§ **AIM OF THE EXERCISE**
Count the lines in the entries below that contain the string "magenta", with case counting. Reply with the number alone.
Start of MATERIAL TO PROCESS
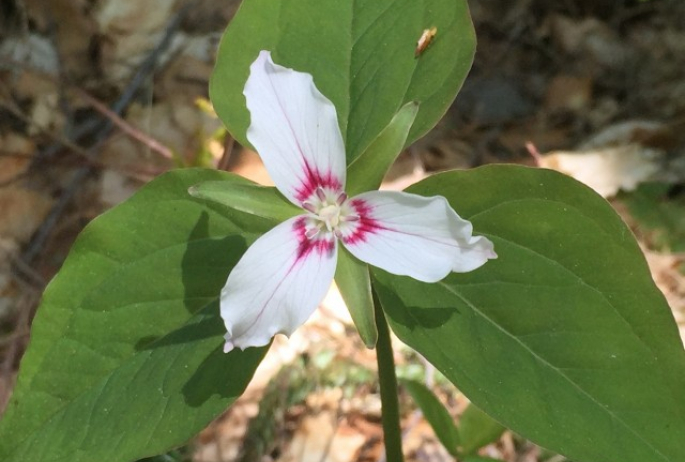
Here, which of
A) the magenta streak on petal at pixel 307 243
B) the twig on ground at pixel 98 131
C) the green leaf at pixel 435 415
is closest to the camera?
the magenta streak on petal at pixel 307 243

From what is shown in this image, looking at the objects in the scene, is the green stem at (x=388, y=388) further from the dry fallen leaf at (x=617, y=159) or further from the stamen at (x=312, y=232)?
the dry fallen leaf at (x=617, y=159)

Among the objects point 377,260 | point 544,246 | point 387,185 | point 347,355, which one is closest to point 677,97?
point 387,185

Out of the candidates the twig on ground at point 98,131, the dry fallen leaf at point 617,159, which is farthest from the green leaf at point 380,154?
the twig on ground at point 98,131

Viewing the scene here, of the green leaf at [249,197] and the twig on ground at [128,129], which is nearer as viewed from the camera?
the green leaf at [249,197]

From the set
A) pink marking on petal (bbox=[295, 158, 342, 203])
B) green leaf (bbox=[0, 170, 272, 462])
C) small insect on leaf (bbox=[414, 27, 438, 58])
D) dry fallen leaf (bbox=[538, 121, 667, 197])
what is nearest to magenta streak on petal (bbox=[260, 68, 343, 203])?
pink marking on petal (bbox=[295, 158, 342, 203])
End of MATERIAL TO PROCESS
Start of MATERIAL TO PROCESS
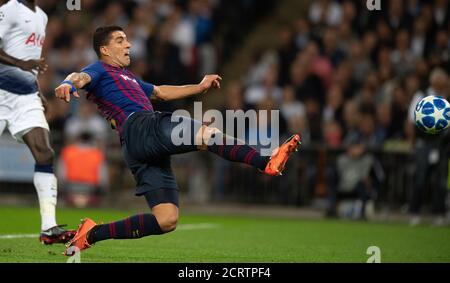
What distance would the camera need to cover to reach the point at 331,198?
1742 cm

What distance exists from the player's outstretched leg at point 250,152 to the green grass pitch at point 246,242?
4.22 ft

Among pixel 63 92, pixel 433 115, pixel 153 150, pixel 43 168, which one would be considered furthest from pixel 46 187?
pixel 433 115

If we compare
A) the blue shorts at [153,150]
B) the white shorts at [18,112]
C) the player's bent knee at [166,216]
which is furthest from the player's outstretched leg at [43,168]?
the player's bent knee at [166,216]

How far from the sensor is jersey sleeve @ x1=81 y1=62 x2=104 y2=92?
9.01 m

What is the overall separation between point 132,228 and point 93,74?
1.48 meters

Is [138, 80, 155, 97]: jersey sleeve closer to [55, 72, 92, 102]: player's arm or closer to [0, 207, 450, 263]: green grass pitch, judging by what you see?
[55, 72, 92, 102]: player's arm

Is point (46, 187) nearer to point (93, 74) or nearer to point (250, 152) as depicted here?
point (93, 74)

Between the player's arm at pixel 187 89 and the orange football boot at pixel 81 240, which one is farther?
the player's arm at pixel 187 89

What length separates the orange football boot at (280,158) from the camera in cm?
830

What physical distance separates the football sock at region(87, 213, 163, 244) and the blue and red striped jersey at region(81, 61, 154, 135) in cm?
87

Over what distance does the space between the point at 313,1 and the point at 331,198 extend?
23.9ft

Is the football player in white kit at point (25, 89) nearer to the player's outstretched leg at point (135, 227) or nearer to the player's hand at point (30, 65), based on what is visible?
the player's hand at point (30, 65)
End of MATERIAL TO PROCESS
Start of MATERIAL TO PROCESS
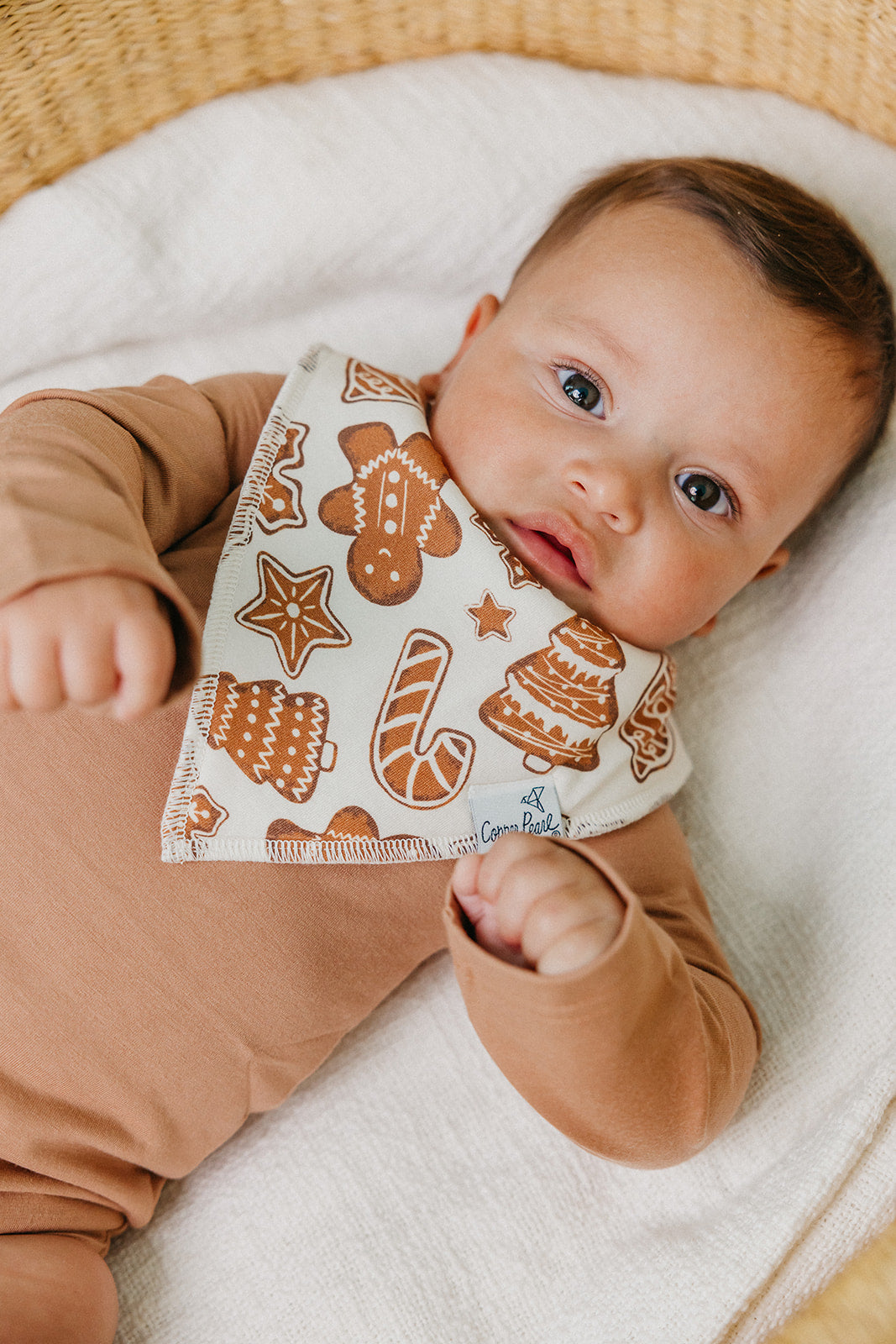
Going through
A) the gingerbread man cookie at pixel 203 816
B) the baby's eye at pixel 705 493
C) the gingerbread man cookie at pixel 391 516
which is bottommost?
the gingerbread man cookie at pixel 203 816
End of MATERIAL TO PROCESS
§ **WRITTEN ANSWER**
3